**Description of the task:** Search the material and gather each line with "scientific" in it.
┌────────
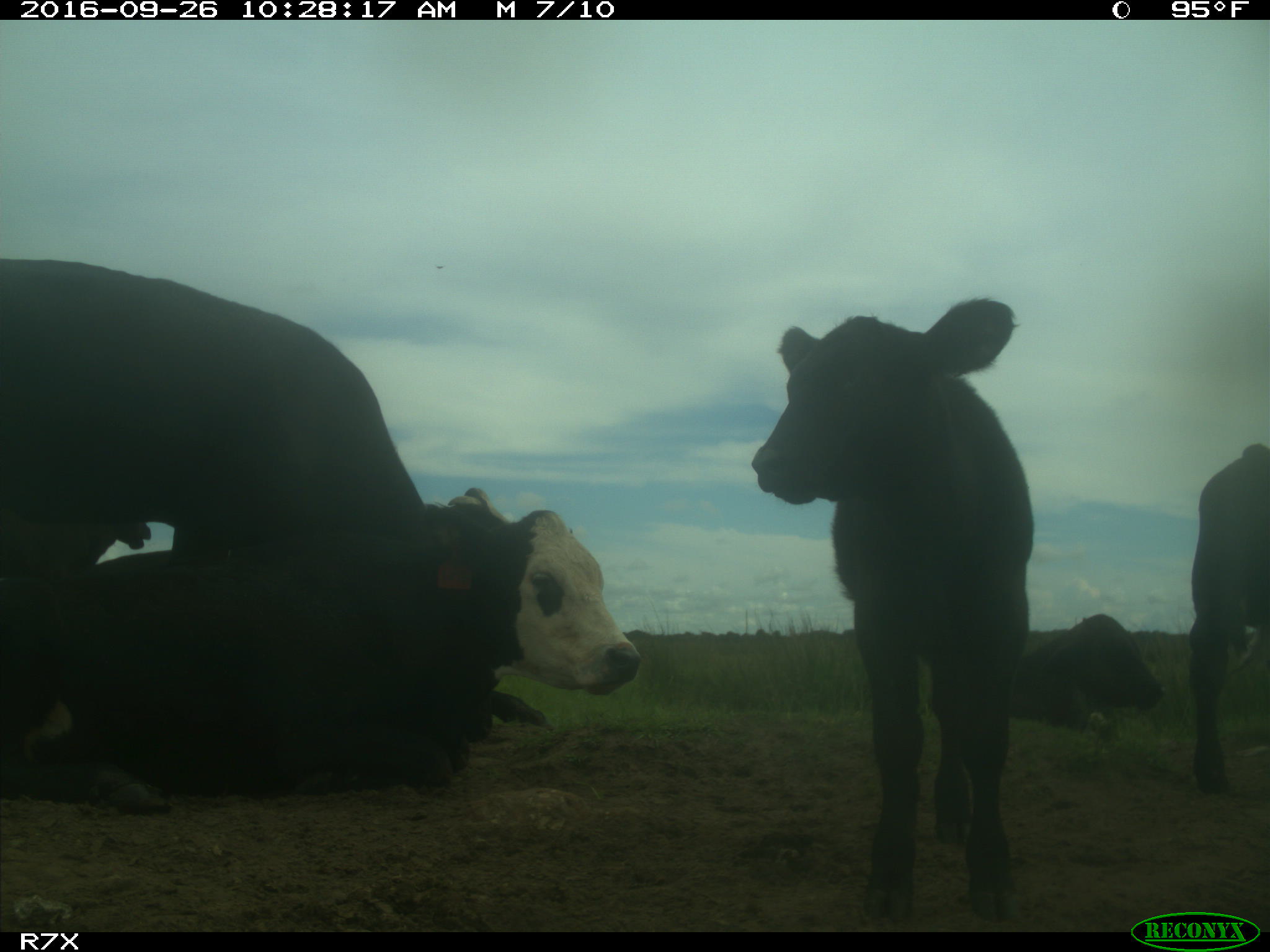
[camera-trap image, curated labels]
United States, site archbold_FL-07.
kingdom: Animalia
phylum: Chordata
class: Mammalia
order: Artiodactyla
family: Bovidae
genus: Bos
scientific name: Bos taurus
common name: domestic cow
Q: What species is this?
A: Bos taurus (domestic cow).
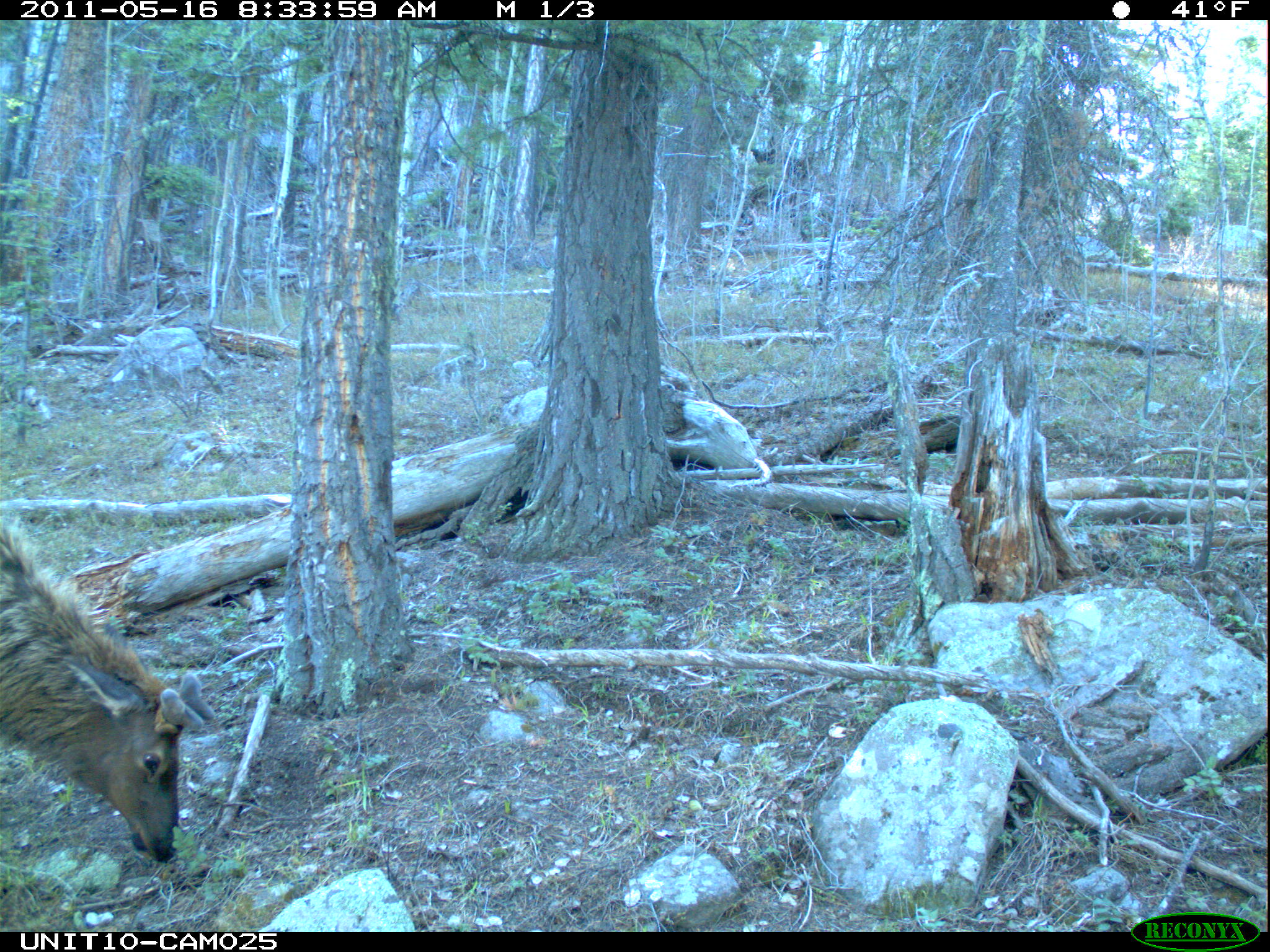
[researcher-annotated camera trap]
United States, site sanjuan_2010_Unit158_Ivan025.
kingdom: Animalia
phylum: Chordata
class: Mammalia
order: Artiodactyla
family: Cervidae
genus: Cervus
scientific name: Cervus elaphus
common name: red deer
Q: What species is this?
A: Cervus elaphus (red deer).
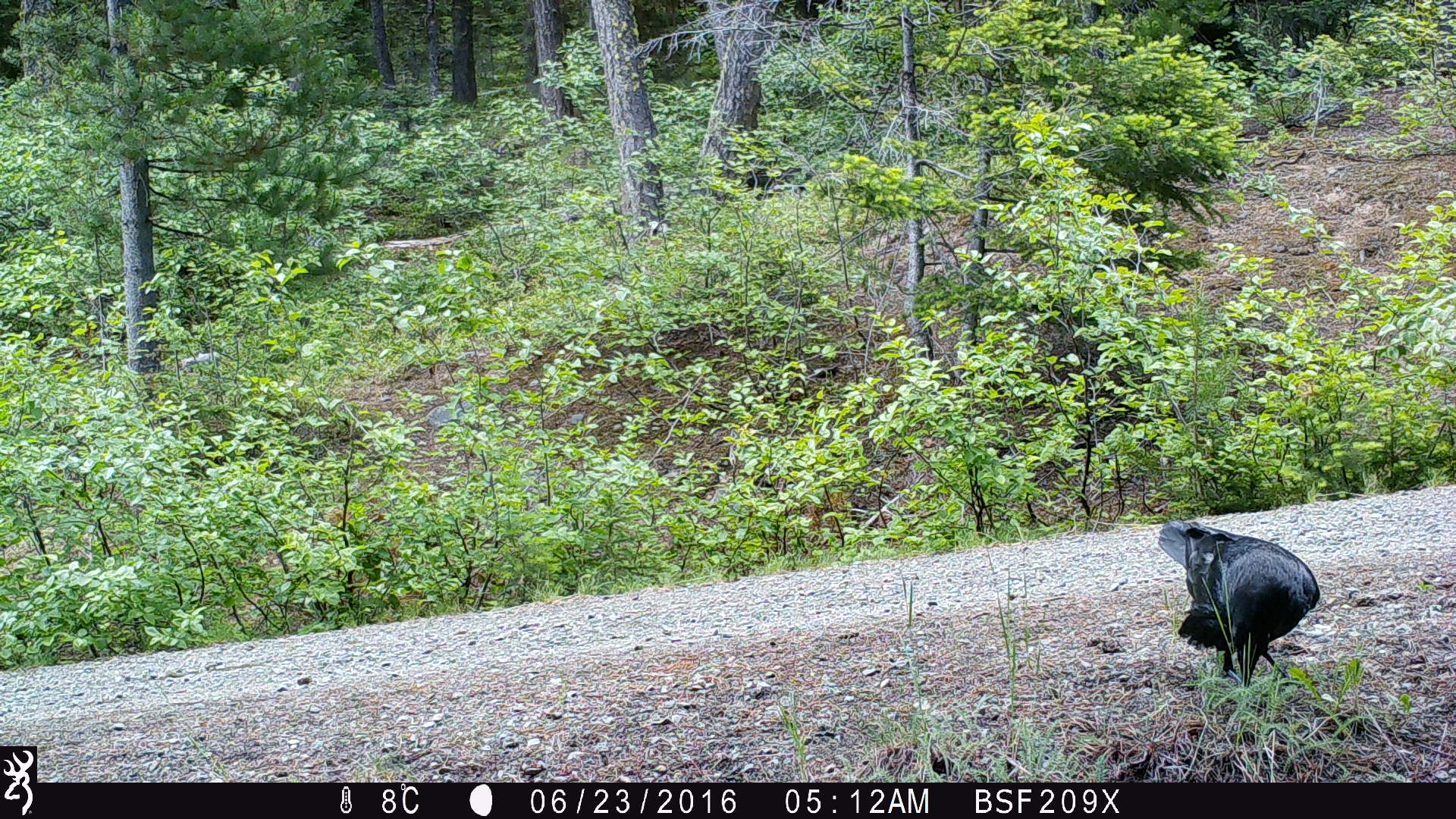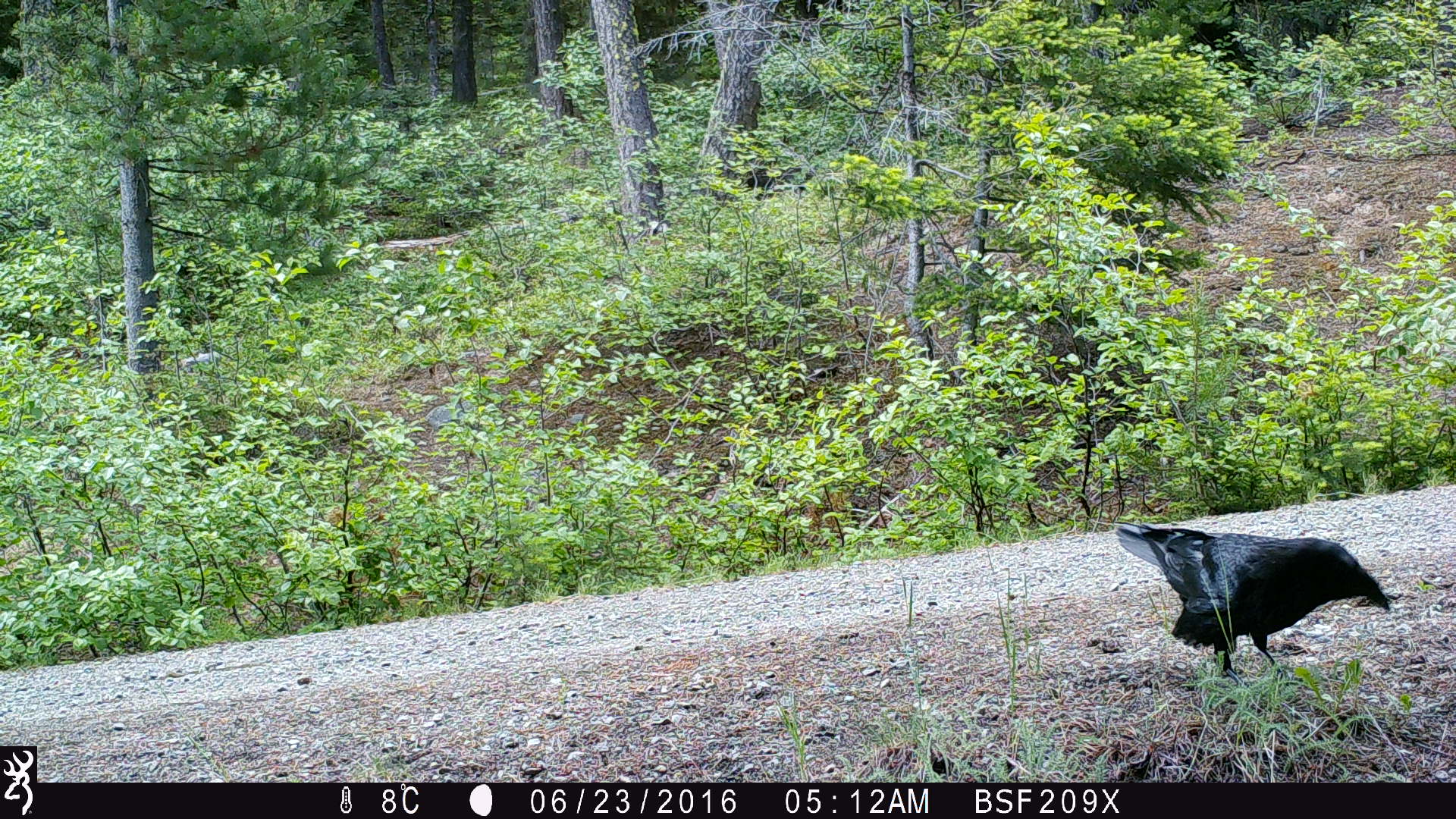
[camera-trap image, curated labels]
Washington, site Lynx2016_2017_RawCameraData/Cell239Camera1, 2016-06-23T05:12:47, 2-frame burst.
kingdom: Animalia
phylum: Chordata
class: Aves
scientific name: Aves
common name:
└────────
**Expected answer:**
scientific name: Bos taurus
scientific name: Cervus elaphus
scientific name: Aves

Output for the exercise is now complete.